Enzymes have opened up exciting new possibilities in denim finishing by increasing the variety of finishes available. What’s more, using enzymes it is now possible to fade denim to a greater degree without running the risk of damaging the garment.

Enzymes are molecular proteins which accelerate biochemical reactions within a short span of time. The most commonly used enzymes in the textile industry include alpha amylases, proteases, catalases and cellulases. As the name suggests, they degrade cellulose.

This technique has some environmental advantages over stone washing. The use of cellulases instead of pumice stones prevents damage by abrasion to washing machines and the garments, eliminates the need for disposal of the used stones, and improves the quality of the waste water.

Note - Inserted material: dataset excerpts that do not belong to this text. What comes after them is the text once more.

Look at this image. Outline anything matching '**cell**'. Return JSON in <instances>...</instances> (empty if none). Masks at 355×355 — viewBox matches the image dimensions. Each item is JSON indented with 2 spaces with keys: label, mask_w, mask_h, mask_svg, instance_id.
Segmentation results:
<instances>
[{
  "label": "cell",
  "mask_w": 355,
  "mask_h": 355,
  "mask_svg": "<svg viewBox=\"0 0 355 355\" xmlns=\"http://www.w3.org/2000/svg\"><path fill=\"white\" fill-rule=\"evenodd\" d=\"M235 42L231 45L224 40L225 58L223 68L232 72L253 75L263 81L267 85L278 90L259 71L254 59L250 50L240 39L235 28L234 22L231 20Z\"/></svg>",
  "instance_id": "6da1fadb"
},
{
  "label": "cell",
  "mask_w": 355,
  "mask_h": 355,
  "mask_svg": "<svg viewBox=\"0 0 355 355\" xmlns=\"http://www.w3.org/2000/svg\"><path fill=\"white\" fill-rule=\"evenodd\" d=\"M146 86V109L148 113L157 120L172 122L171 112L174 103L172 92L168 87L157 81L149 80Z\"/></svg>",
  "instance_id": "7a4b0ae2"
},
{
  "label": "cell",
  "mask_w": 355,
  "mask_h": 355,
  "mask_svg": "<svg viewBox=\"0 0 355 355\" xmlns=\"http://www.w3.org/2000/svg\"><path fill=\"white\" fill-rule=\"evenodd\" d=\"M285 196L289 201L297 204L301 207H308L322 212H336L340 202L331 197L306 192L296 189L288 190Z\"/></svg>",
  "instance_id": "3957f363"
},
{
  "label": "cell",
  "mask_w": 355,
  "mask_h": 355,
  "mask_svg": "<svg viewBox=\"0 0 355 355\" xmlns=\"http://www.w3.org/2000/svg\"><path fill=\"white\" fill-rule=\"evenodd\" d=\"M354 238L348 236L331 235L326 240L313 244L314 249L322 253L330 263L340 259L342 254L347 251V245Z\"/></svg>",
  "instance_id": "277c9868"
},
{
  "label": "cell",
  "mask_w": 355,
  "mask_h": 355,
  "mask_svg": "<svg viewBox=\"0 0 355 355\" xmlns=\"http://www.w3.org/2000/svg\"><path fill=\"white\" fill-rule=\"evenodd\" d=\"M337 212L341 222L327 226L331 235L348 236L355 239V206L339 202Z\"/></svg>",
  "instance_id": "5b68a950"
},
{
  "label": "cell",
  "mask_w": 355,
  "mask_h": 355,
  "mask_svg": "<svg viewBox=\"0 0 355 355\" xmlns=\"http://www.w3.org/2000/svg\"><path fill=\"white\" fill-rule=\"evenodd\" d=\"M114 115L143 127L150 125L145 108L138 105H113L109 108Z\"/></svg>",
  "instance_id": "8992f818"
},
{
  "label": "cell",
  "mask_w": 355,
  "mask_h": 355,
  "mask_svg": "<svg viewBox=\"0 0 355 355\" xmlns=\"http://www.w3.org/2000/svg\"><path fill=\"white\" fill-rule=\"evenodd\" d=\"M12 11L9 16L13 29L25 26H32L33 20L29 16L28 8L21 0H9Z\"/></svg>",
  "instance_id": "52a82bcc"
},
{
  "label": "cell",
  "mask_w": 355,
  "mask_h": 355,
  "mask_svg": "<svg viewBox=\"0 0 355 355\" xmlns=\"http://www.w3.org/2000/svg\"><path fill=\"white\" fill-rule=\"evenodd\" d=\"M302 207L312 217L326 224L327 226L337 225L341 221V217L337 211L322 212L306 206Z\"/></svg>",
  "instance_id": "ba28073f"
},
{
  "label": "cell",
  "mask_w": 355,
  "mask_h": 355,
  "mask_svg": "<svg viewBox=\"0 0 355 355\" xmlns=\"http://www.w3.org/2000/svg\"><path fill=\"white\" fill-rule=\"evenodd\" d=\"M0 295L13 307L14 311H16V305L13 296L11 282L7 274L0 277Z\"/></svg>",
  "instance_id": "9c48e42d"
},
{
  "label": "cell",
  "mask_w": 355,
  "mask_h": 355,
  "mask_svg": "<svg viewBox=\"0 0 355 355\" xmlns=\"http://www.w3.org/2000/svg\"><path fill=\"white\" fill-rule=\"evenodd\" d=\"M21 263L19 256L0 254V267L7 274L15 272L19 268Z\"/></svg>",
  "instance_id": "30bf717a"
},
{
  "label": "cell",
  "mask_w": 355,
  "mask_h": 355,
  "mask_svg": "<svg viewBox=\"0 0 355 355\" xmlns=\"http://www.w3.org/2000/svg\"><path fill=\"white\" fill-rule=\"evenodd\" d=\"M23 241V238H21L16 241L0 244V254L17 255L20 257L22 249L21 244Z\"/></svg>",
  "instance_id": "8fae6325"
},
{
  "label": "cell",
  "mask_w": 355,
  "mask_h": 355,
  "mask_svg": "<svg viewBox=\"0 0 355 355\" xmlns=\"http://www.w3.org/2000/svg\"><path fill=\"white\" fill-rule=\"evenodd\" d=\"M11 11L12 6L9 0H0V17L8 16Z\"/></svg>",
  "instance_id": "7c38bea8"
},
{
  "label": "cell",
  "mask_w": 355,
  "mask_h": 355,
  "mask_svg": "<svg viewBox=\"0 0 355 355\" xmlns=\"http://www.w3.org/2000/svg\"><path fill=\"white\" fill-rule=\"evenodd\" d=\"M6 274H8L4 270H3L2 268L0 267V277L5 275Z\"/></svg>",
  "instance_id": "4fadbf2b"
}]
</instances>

What’s more, the load of garments may also be increased by as much as 50% since stones are no longer added. Therefore, less water is used overall and more fabric is treated at the same time.

Bleach Wash

In bleach wash, a strong oxidative bleaching agent is added during the washing, with or without pumice stones. The purpose of the bleaching is to decolourize the dark blue shade by destroying the indigo dye molecules with oxidative bleaching chemicals.

While bleach wash is very effective, it does come with a bit of an impact to the fiber and the environment. It damages the fabric and there is emission of polluted wastewater.

But it’s not all bad news for this popular wash. Ecologically less harmful methods such as laccases, potassium permanganate, potassium persulfate, sodium caustic and peroxide have been tried, with varying results. So ask your fabric wash house about which method they use!

Mechanical Techniques

  • Bullets: This is one of the more creative techniques we’ve seen. It literally involves shooting at the garment with bullets. As part of the proof, some jeans manufacturers incorporate the empty bullet cartridge in the trouser pocket.
  • Scrubbed: The surfaces of the trousers are scrubbed with brushes in this process, to effect suede and partially fluffy appearance.
  • Razor, sandpaper and Dremels:  Exactly as it sounds!!

So, if you’ve read this far, we assume you’re looking to cash in on the denim market. The trick is to make your denim collection stand out from the other 450 million pairs of jeans sold each year. One way to do that is to take advantage of the myriad of ways you can approach this much-revered fabric! We hope this discussion has inspired you to do just that!